(Stored data entries)
--
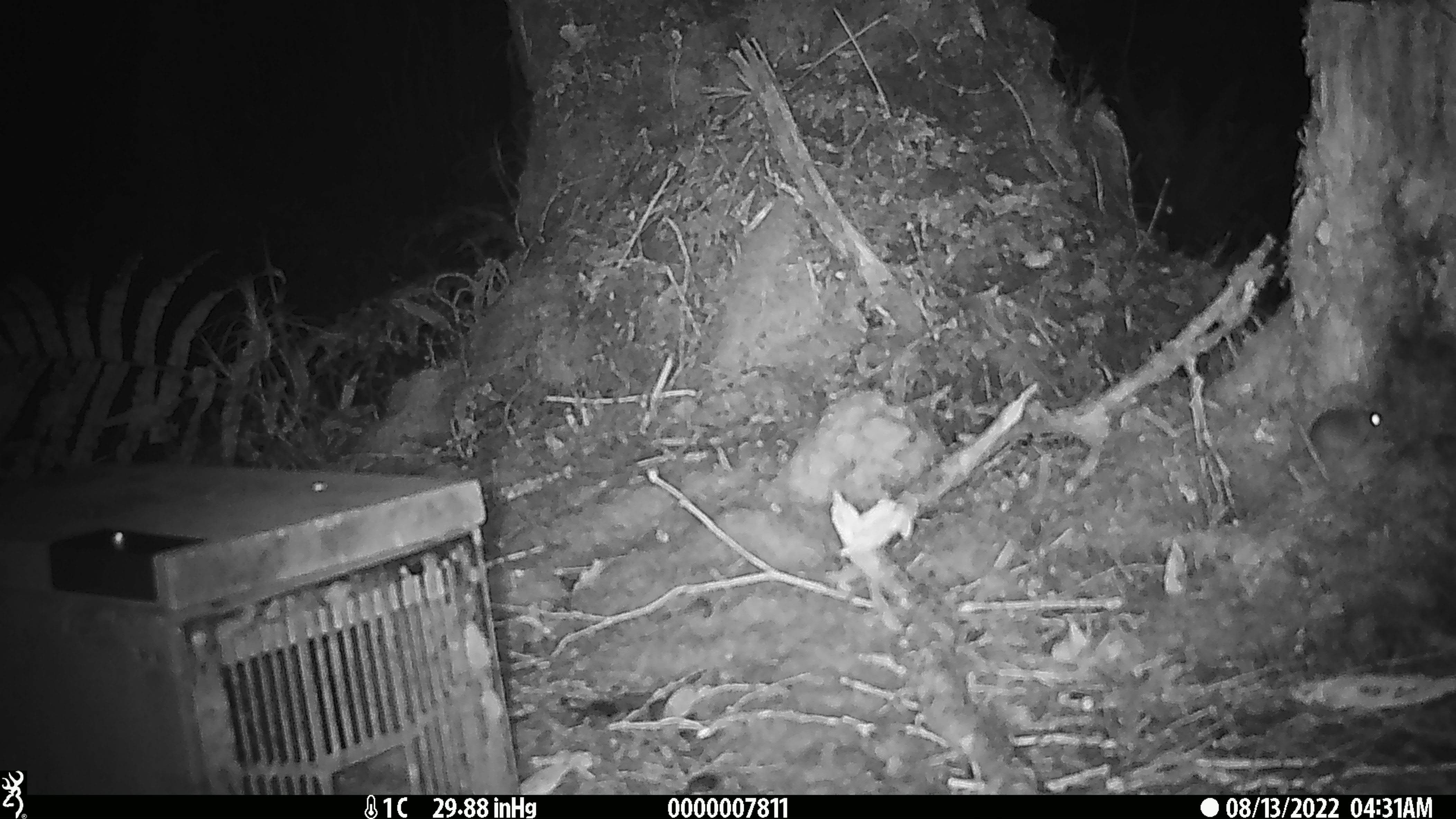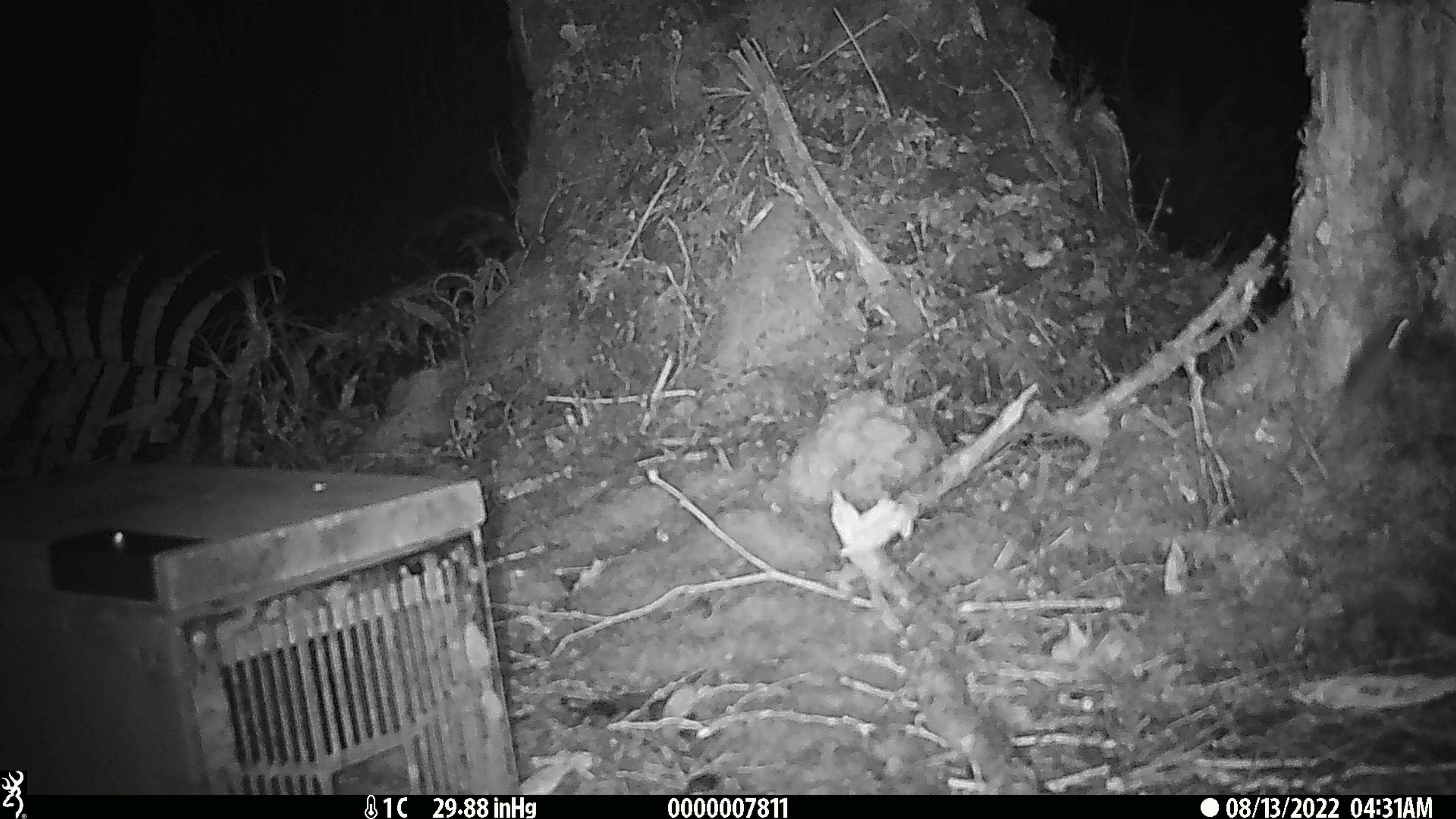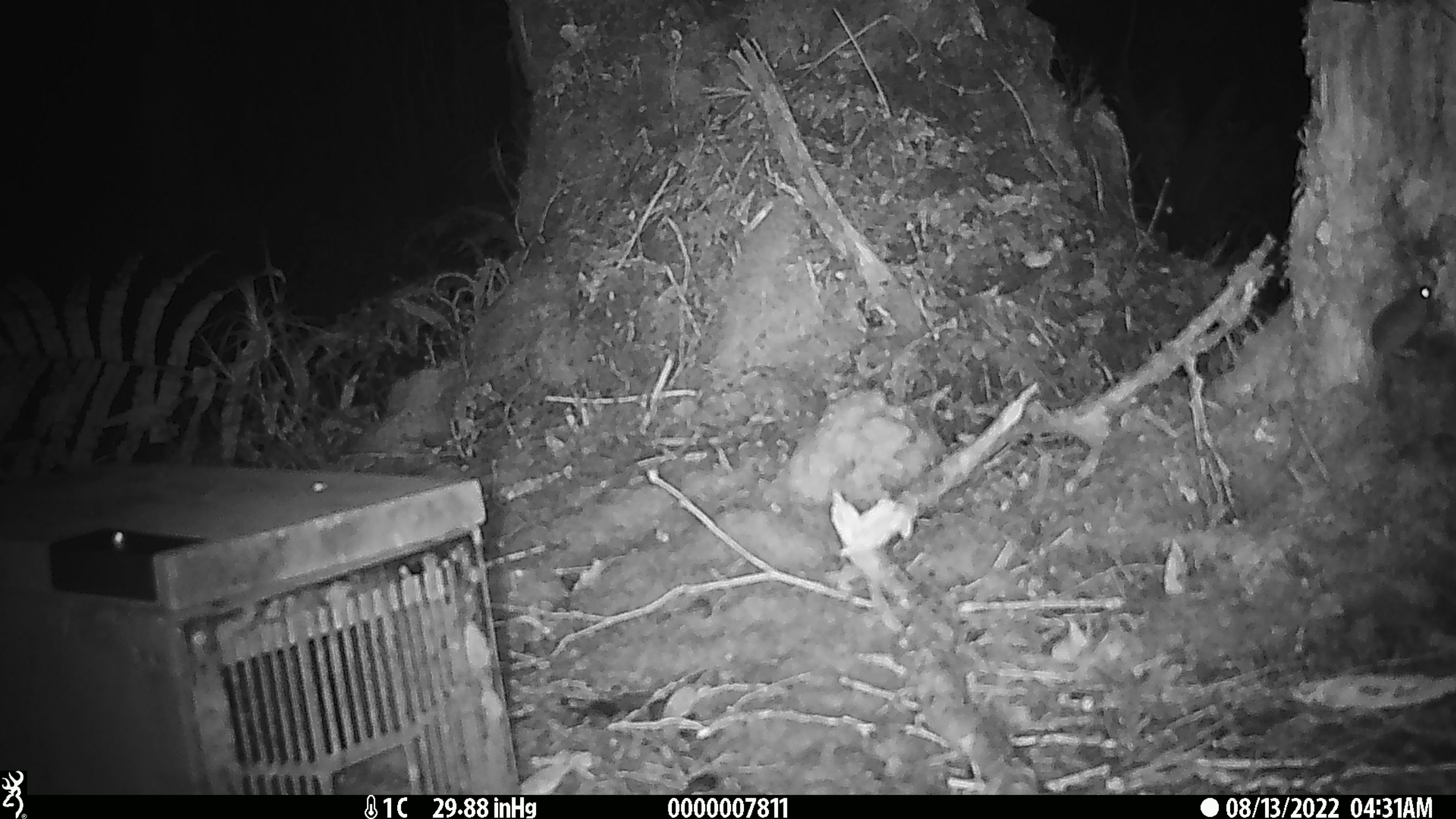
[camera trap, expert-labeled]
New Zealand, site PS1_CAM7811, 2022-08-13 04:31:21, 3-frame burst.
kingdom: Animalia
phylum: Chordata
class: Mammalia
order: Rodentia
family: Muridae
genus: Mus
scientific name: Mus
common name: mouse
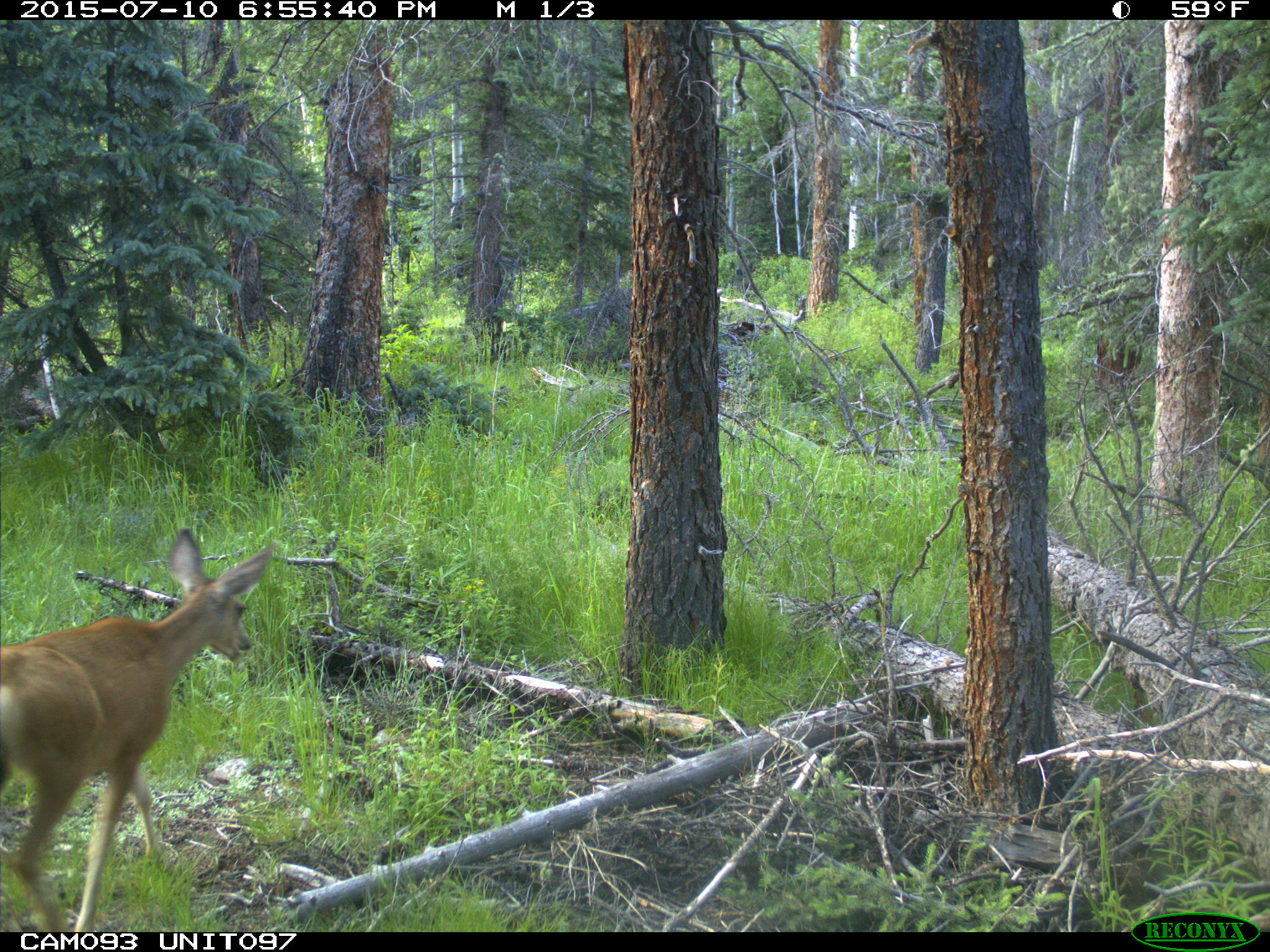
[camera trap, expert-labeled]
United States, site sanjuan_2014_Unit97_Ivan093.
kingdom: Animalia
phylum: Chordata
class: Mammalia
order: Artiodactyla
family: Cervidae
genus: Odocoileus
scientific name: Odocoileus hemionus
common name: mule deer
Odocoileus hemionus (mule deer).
--
— Goal of the exercise —
Restate each entry word for word, please, but drop any images it holds.

— Exercise output —
[camera trap, expert-labeled]
New Zealand, site PS1_CAM7811, 2022-08-13 04:31:21, 3-frame burst.
kingdom: Animalia
phylum: Chordata
class: Mammalia
order: Rodentia
family: Muridae
genus: Mus
scientific name: Mus
common name: mouse
[camera trap, expert-labeled]
United States, site sanjuan_2014_Unit97_Ivan093.
kingdom: Animalia
phylum: Chordata
class: Mammalia
order: Artiodactyla
family: Cervidae
genus: Odocoileus
scientific name: Odocoileus hemionus
common name: mule deer
Odocoileus hemionus (mule deer).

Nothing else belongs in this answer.